As you experience the beaches of Antigua, it can be hard to tear yourself away and do some traditional touring, but you will not want to miss the many interesting and appealing sights awaiting you.
As you might expect, it is the larger and more developed island of Antigua where a tremendous amount can be seen and done. Here are historic sites, markets, museums, and more. A short list of the most significant and appealing spots includes:
The capital of Antigua & Barbuda, it is home to a lovely and sheltered bay, cafes and restaurants, a weekly market, and many fine shops. It is not a place for nightlife, and grows very quiet on Sundays. The top spots to explore here include the Museum of Antigua & Barbuda, the public market that occurs seven days a week (and is a wonderful spot to find everything from spices and fruits to gifts), and the neobaroque St. John's Cathedral. Dickenson Bay is just north of the city and is one of the most popular beaches, offering resorts, restaurants, water sports, vendors, and everything you need for the "quintessential" Caribbean holiday. The north side of the harbor is where Fort James is found, and this is well worth a visit.
The northern portion of the island is situated between St. John's on the western shore and the airport on the eastern shore. This is where some of the finest homes, resort properties, golfing, and the private Jumby Bay Resort are found. To reach Jumby Bay, visitors can use the catamaran shuttles to enjoy access to the villas or the amazing restaurants on the island. Offshore is also Great Bird Island where mangroves provide the perfect setting for many rare and tropical birds. Jabberwock Beach is a kitesurfer's paradise and part of any north shore experience.
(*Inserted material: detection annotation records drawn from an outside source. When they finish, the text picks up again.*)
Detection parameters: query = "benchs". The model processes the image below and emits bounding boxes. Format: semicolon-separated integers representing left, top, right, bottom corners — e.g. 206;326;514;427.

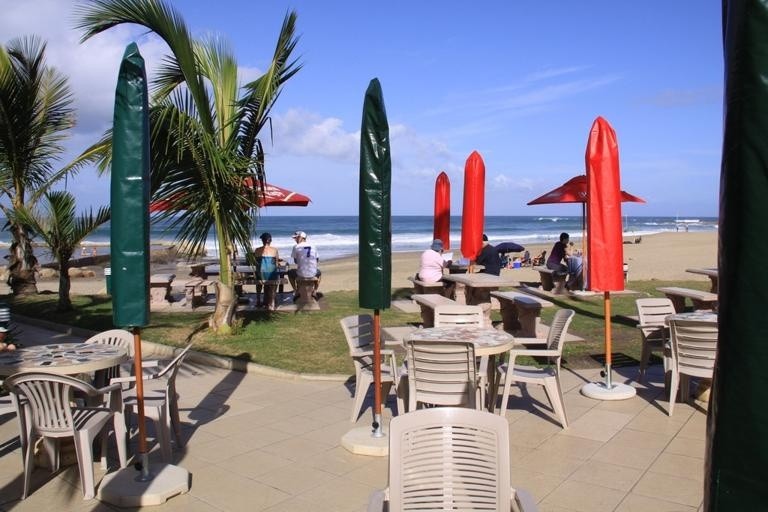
149;258;320;312
491;291;554;337
655;286;719;314
407;276;446;294
534;265;580;294
413;294;456;328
Heading south from St. John's, visitors will be able to enjoy a lovely drive along Jolly Harbour. A wonderful marina is located here and served by excellent restaurants and shops. The road is also dotted with some of the island's best, and busiest beaches on weekends but quiet on weekdays. Remaining on the southbound road, you pass through rainforest, pineapple farms, and eventually reach Cades Bay. This route takes you along Fig Tree Drive where you can find many local stands selling fruit, juices and crafts. The Wallings Reservoir is along this road. Shell seekers will want to pay a visit to Hermitage Bay in the Jennings Village area.
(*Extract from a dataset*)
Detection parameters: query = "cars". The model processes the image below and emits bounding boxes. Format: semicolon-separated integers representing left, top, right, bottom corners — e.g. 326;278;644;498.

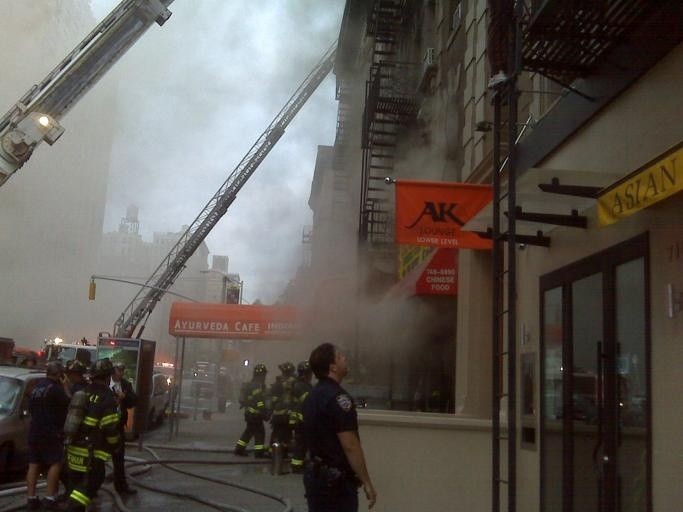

If you want to experience the maritime heritage of this region, this sheltered harbor town at the south end of the island is the ideal place. Home to the famous (and beautifully restored) Nelson's Dockyard, it is the ideal place to watch yachts and scruffy fishing boats rub shoulders. You can also enjoy tours from Shirley Heights, stroll through the rainforests to gorgeous beach of Rendezvous Bay, or take a look at the 1676 St. Paul's Anglican Church. A ruined fort is also located nearby (Fort Berkeley). Two excellent beaches are an easy walk from town - Galleon Beach and Pigeon Point.
Less developed than the rest of the island, the eastern areas include Half Moon Bay in the southeast, the village of Bethesda, the Antigua Donkey Sanctuary, Nonsuch Bay, Harmony Hall, and the not to be missed Betty's Hope. This is the island's first sugar plantation, built in 1650 and restored to working condition for visitors to explore and discover.
Naturally, this list just touches on the top spots to explore on a visit to the island of Antigua. There are many small villages that you will pass along the roadways, as well as a great many trails that lead into the hills or down to the small beaches and bays. Take time to explore these places or simply to stop and breathe in the air.